REQUIRED TASK 1 = In the passage below about Orwell's 1984 and history, list each thing that the news headlines are said to attack.
REQUIRED TASK 2 = Carry on the passage below about Orwell's 1984 and history, picking up after its final sentence.

TEXT PROVIDED =
Without our history and shared experiences, who are we as a nation? Without the lessons history teaches, who will we become?
“Every record has been destroyed or falsified, every book rewritten, every picture has been repainted, every statue and street building has been renamed, every date has been altered. And the process is continuing day by day and minute by minute. History has stopped. Nothing exists except an endless present in which the Party is always right.”
― George Orwell, 1984

George Orwell’s 1984 may have seemed a bit excessive at the time it was published. but given the erawe’re living in, some aspects of this fiction don’t seem fictitious at all.
In Orwell’s 1984, published in 1949, the story’s protagonist, Winston Smith, belongs to the Outer Party. It’s his job to rewrite history in the Ministry of Truth, bringing it in line with current political thinking. The Party has created a propagandistic language known as Newspeak. It’s designed to limit free thought and promote the Party’s doctrines.
Fast forward seventy years. The news is full of headlines attacking our Nation’s history, our national symbols, and our institutions.

STORED DATA =
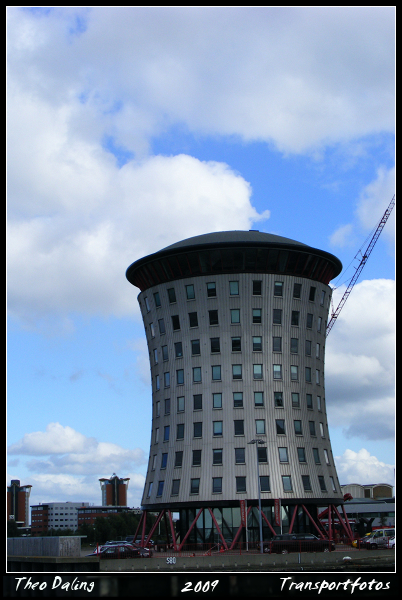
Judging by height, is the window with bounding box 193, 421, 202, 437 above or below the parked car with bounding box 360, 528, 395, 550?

WRITTEN RESPONSE 1 =
- the nation's history
- national symbols
- institutions

WRITTEN RESPONSE 2 =
The problem with judging history.
If we judge history as a static, black-and-white entity, then we don’t leave much room for acknowledging our progress. More frighteningly, we leave ourselves vulnerable, as Winston irrevocably learned, to indoctrination.

It is quite normal to debate our history, to discuss it, and learn from it. At the same time, we should not be so quick to glorify only the heroic deeds and the heroes of the past, while downplaying their darker side or vice versa. History does not require a predetermined narrative to be interpreted or understood. Rather, it reveals itself, just as we as human beings are revealed through our choices and our actions.
As we have grown and evolved as a country and as a society, our ideals have grown with us. And while things that were once commonplace in our past but that are no longer accepted today attest to that evolution, eradicating the history books of their existence is a dangerous and slippery slope to embark on.
History can and often is, interpreted, tweaked, even fabricated to further a cause or an agenda. If repeated often enough, it then becomes fact regardless of its origin and/or its accuracy.
Studying history requires patience.
The study of history requires research, asking hard questions, and acknowledgment of the humanity contained within each story to see past the proscribed narrative. It takes a great amount of patience and is a responsibility that ultimately requires us to place ourselves in the shoes of those who lived it.
Historical context is a key component of a thorough and unbiased examination of history, enabling us to place events within the social, religious, economic, and political conditions that existed at the time they occurred.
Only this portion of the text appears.